**** Data shown ****

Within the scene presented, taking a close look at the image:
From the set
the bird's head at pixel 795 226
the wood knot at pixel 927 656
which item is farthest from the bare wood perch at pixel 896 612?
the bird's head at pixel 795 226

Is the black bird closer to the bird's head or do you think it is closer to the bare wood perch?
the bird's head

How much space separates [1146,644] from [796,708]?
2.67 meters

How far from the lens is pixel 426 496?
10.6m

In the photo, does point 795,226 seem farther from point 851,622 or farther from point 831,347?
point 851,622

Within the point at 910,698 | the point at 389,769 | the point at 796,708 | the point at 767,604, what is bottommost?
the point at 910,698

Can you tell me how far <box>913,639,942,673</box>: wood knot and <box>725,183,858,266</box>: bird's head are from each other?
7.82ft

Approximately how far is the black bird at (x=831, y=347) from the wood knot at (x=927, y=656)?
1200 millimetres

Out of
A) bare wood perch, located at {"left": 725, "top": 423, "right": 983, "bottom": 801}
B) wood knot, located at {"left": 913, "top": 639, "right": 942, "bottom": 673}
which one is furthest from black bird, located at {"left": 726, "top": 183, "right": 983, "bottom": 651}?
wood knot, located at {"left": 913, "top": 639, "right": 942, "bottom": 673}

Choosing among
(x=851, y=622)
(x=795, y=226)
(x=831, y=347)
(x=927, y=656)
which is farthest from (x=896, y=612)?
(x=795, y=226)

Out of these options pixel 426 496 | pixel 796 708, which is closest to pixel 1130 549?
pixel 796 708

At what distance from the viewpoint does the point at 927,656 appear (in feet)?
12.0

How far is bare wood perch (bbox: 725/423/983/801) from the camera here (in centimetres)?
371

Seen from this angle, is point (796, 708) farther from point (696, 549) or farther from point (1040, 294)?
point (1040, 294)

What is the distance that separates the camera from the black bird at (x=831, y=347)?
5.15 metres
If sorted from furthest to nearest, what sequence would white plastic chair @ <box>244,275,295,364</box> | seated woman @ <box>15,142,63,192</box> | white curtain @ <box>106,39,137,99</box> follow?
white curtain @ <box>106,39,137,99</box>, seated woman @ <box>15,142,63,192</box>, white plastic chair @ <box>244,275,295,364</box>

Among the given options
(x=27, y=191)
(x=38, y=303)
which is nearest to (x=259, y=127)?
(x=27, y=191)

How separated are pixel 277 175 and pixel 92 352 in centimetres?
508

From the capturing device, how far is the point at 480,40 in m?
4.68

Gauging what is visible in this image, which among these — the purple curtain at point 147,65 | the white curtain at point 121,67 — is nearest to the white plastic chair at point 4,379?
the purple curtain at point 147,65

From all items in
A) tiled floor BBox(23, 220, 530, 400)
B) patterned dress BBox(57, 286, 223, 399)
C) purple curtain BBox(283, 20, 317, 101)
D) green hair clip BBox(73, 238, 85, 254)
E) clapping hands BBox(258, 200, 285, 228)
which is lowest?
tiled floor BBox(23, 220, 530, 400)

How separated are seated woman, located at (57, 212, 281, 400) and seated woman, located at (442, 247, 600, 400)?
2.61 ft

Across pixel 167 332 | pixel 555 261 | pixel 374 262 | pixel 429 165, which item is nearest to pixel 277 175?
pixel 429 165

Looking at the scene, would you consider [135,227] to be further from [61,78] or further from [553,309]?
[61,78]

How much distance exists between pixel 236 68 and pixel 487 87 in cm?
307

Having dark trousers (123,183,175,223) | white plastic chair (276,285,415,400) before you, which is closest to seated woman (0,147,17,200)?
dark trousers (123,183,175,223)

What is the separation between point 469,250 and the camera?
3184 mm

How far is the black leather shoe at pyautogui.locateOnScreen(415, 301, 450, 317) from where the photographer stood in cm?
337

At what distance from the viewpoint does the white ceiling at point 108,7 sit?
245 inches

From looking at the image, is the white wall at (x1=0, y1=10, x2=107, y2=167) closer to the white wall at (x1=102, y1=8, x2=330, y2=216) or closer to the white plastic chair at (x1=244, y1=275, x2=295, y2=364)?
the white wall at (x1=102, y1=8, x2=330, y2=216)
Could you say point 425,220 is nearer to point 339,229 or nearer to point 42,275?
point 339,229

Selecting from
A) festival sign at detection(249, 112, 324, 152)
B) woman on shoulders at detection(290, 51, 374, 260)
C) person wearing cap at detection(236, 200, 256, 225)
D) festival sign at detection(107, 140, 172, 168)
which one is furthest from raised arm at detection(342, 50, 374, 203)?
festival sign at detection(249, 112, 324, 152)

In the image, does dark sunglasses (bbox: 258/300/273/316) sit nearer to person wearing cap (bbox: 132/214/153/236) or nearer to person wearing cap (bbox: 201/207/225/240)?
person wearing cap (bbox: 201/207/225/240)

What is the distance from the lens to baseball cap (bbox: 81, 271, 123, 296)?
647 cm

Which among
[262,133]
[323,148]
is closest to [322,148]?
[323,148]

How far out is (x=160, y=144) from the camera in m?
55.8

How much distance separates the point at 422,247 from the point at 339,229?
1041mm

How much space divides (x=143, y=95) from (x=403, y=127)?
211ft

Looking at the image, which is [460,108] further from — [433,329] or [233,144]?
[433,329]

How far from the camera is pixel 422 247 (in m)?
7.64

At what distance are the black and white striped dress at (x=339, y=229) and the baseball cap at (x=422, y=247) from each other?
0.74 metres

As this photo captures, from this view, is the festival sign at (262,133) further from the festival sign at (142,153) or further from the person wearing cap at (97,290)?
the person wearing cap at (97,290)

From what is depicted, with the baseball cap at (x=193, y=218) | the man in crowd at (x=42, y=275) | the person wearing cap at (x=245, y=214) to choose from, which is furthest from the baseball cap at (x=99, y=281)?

****

- [Exercise] Repeat only the lines from the one holding "Looking at the image, which" through the last line of the data.

- [Solution to this task]
Looking at the image, which is [460,108] further from — [433,329] or [233,144]?
[433,329]

How far from the camera is pixel 422 247 (in m)?
7.64

At what distance are the black and white striped dress at (x=339, y=229) and the baseball cap at (x=422, y=247) from each other?
0.74 metres

As this photo captures, from this view, is the festival sign at (262,133) further from the festival sign at (142,153) or further from the person wearing cap at (97,290)?
the person wearing cap at (97,290)

From what is depicted, with the baseball cap at (x=193, y=218) | the man in crowd at (x=42, y=275) | the person wearing cap at (x=245, y=214) to choose from, which is furthest from the baseball cap at (x=99, y=281)?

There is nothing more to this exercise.